我们可以看出 mutateMany 方法的参数和写到 cassandra 的结果不是完全一致,主要是 rowkey 和 columnFamily 的位置是反的。

传入 mutateMany 的数据

通过调试可以看出,调用 mutateMany 的地方主要是 CacheTransation.persist ,而调用 persist 的就是 flushInternal 方法。相应代码:

// 成员变量: Map<KCVSCache, Map<StaticBuffer, KCVEntryMutation>> mutations

// 新建Map,这个 map 就是上面 mutateMany 的参数,key 分别是 columnFamily 和 rowKey ,
final Map<String, Map<StaticBuffer, KCVMutation>> subMutations = new HashMap<>(mutations.size());

int numSubMutations = 0;
// 遍历 mutations
for (Map.Entry<KCVSCache,Map<StaticBuffer, KCVEntryMutation>> storeMutations : mutations.entrySet()) {
    final Map<StaticBuffer, KCVMutation> sub = new HashMap<>();
    
    // KCVSCache 的 getKey().getName() 就是 columnFamily
    subMutations.put(storeMutations.getKey().getName(),sub);
   
    // mutations 的 value
    for (Map.Entry<StaticBuffer,KCVEntryMutation> mutationsForKey : storeMutations.getValue().entrySet()) {
        if (mutationsForKey.getValue().isEmpty()) continue;
        
        // 将 mutationsForKey 放进去,这个 convert 做了啥没有具体研究,可能只是一个适配。
        sub.put(mutationsForKey.getKey(), convert(mutationsForKey.getValue()));
        numSubMutations+=mutationsForKey.getValue().getTotalMutations();
        if (numSubMutations>= persistChunkSize) {
            numSubMutations = persist(subMutations);
            sub.clear();
            subMutations.put(storeMutations.getKey().getName(),sub);
        }
    }
}

mutations 的构造

上面我们看出了,其实基本上没复杂处理,接下来我们看看 mutations 数据哪里来的。

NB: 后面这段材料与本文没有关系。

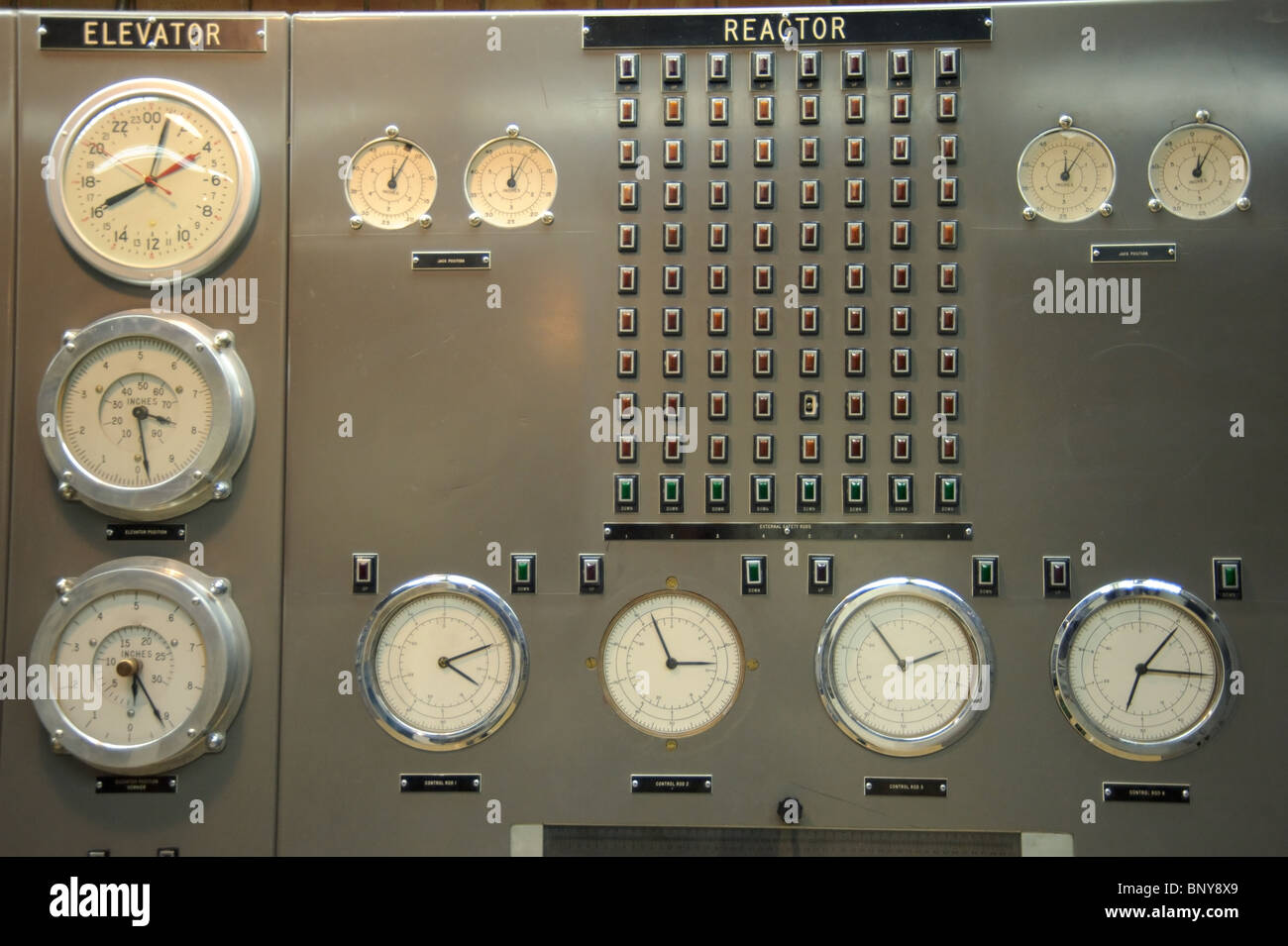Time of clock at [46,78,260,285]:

对于 mutations 的修改操作,来自于 mutate 方法,代码:

// 传入的是 store(包含了columnFamily) key(rowKey) additions 和 deletions
void mutate(KCVSCache store, StaticBuffer key, List<Entry> additions, List<Entry> deletions) throws BackendException {
    Preconditions.checkNotNull(store);
    if (additions.isEmpty() && deletions.isEmpty()) return;
    
    // 构造 KCVEntryMutation
    KCVEntryMutation m = new KCVEntryMutation(additions, deletions);
    
    // 这几步就是简单的合并所以的 additions 和 deletions
    final Map<StaticBuffer, KCVEntryMutation> storeMutation = mutations.computeIfAbsent(store, k -> new HashMap<>());
    KCVEntryMutation existingM = storeMutation.get(key);
    
    if (existingM != null) {
        existingM.merge(m);
    } else {
        storeMutation.put(key, m);
    }

    numMutations += m.getTotalMutations();

    if (batchLoading && numMutations >= persistChunkSize) {
        flushInternal();
    }
}

mutate 方法参数来源

mutate 方法传入的是 store(包含了columnFamily) key(rowKey) additions 和 deletions,这几个参数哪里来的呢? KCVSCache 的 mutateEntries, mutateEdges 调用时机呢? edgeStore.mutateEntries(key, additions, deletions, storeTx); indexStore.mutateEntries(key, additions, deletions, storeTx); 我们先以 edgeStore 为例,在 StandardJanusGraph 的 prepareCommit 方法中,调用了 mutator.mutateEdges(vertexKey, additions, deletions); 代码如下,我们删掉了部分代码,包括 索引和数据删除。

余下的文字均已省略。